(Exercise data)
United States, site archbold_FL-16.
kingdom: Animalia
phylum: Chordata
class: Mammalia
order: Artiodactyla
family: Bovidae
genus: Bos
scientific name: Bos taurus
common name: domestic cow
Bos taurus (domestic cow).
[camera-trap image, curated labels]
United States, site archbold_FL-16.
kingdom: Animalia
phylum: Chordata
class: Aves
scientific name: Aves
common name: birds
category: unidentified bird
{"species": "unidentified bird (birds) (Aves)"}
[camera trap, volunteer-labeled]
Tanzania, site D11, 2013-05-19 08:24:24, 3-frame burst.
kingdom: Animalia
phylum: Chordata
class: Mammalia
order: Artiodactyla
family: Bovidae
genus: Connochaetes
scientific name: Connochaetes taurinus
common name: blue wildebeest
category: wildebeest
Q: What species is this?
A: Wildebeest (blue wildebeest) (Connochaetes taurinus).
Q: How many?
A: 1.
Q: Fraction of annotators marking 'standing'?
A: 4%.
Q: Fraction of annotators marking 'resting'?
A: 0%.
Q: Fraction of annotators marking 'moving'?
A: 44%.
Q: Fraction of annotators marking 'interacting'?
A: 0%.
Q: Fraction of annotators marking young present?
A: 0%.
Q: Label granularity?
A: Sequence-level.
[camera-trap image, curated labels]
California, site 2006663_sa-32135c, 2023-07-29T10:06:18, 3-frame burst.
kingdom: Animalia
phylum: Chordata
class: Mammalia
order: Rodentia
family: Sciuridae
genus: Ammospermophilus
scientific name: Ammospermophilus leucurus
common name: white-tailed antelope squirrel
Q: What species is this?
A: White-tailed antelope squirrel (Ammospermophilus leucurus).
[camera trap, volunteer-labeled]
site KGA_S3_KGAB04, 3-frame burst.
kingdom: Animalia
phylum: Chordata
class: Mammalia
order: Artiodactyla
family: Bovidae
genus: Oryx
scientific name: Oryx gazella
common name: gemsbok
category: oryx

(Task objective) Copy each line of the listing that carries the word "site".

(Solution to the problem)
United States, site archbold_FL-16.
United States, site archbold_FL-16.
Tanzania, site D11, 2013-05-19 08:24:24, 3-frame burst.
California, site 2006663_sa-32135c, 2023-07-29T10:06:18, 3-frame burst.
site KGA_S3_KGAB04, 3-frame burst.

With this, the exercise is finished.